The Moon is our pale guardian, fascinating us with eclipses, controlling our tides and even helping to generate our planet’s magnetic field. Today, it’s a dead sphere, one that just sits up there, tidally locked to Earth, unchanging. Its past, however, was far more dramatic.
Not only was it once an active volcanic object, but as a new paper published on arXiv has revealed, it also likely had a metallic atmosphere as thick as Mars’ is today. Unfortunately, the glowing embers of the early Earth ended up blasting it away into deep space, leaving us with the atmosphere-lacking Moon we see today.
Once upon a time – 4.5 billion years ago, in fact – the Earth was nothing like it is today. It had just begun to form, and its intense primordial heat ensured that it was a massive molten ball. Around this time, an object roughly the size of Mars impacted the magma-covered world and flung a decent chunk of this material out into space. Eventually, this material coalesced in an orbit around Earth and formed the Moon.
After cooling began to properly kick in, very primitive atmospheres would have formed over these two objects. A team of scientists at NASA’s Goddard Spaceflight Center wanted to know what the Moon’s might have been like, and how the intense radiation of the early Earth may have influenced its creation and destruction.
Back then, Earth’s surface was still around 2,000°C (3,632°F), and would have glowed like an ember at the bottom of a fire pit. The Moon then was around 15-20 times closer to Earth than it is today, which means that all this thermal radiation would have had quite the effect on it.

Using cutting-edge computer simulations, the study revealed that metallic elements in the Moon’s magmatic ocean would have been vaporized by the Earth’s intense heat, causing them to rise up and form an atmosphere. It would have been just 10 percent of the thickness (and pressure) of Earth’s, but for the Moon, that’s pretty thick.

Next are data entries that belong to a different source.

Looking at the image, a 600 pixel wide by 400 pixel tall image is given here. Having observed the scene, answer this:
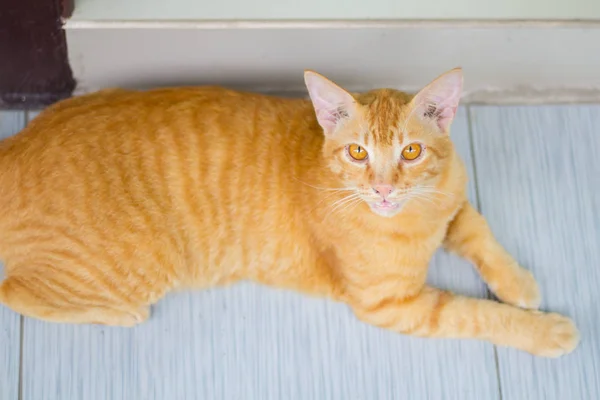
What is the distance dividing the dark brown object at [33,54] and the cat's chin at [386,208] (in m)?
0.94

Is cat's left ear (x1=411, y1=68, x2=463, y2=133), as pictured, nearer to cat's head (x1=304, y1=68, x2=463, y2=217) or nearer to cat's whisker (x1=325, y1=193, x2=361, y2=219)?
cat's head (x1=304, y1=68, x2=463, y2=217)

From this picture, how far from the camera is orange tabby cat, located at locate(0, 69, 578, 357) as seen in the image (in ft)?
5.07

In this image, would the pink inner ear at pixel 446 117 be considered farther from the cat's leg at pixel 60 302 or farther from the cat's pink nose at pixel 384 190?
the cat's leg at pixel 60 302

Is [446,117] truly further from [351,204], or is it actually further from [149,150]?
[149,150]

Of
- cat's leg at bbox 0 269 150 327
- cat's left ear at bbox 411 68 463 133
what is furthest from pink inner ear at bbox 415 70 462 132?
cat's leg at bbox 0 269 150 327

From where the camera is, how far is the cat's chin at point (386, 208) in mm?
1523

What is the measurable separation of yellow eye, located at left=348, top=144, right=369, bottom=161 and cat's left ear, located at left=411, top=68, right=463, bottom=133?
14 centimetres

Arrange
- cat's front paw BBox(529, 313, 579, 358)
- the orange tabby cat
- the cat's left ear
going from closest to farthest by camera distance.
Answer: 1. the cat's left ear
2. the orange tabby cat
3. cat's front paw BBox(529, 313, 579, 358)

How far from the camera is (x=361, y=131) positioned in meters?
1.52

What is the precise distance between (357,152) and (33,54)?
3.12 feet

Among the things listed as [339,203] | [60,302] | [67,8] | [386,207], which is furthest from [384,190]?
[67,8]

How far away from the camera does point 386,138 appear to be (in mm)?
1503

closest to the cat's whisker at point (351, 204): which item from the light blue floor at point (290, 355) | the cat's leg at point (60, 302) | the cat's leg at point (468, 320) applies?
the cat's leg at point (468, 320)

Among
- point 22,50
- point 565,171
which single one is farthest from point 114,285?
point 565,171
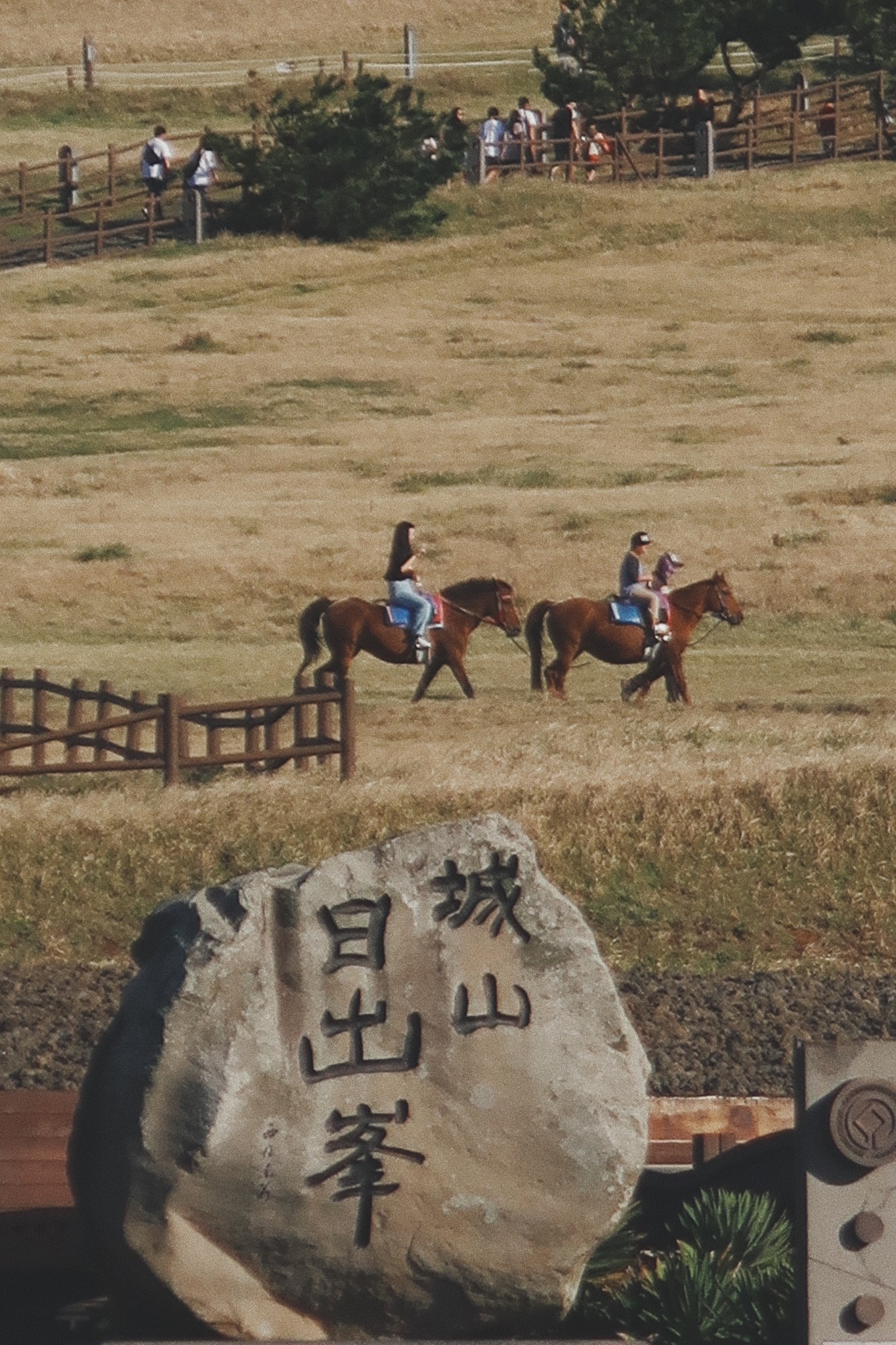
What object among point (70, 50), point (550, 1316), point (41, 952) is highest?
point (70, 50)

Interestingly, the side of the Moon facing the Earth would have been far hotter (1,700°C/3,092°F) than the other side (-150°C/-238°F). This temperature differential would have caused winds with speeds of over a kilometer (0.62 miles) per second to rush from one side to the other, peppered with metallic elements – particularly sodium and silicon oxides.
When the winds approached the dividing line between the hot and cold hemisphere, all these metallic elements would have condensed out and fallen as snow.
Weirdly, as the Moon began to tidally lock itself to Earth – meaning that just one side faced the planet – the atmosphere would have become asymmetrical. Only the Earth-side would have had the chance to see this strange atmosphere accumulate, with the majority of the far side remaining atmospherically barren, so to speak.
After about 1,000 years post-formation, the Moon’s liquid magma ocean would have largely cooled and about 70 to 80 percent of it would have crusted over. The study explains that this would have led to the formation of massive "rockbergs" of volcanic minerals that would have floated atop the remaining pools like bizarre icebergs.
Without a source of vaporized metals, the atmosphere would have collapsed, and the embers of Earth would have blown away the remaining gaseous envelope into space.
The Moon is likely not unique in this sense. The authors of the study note that "such an atmosphere may also be a cousin to atmospheres expected on some of the most close-in and heated rocky exoplanets."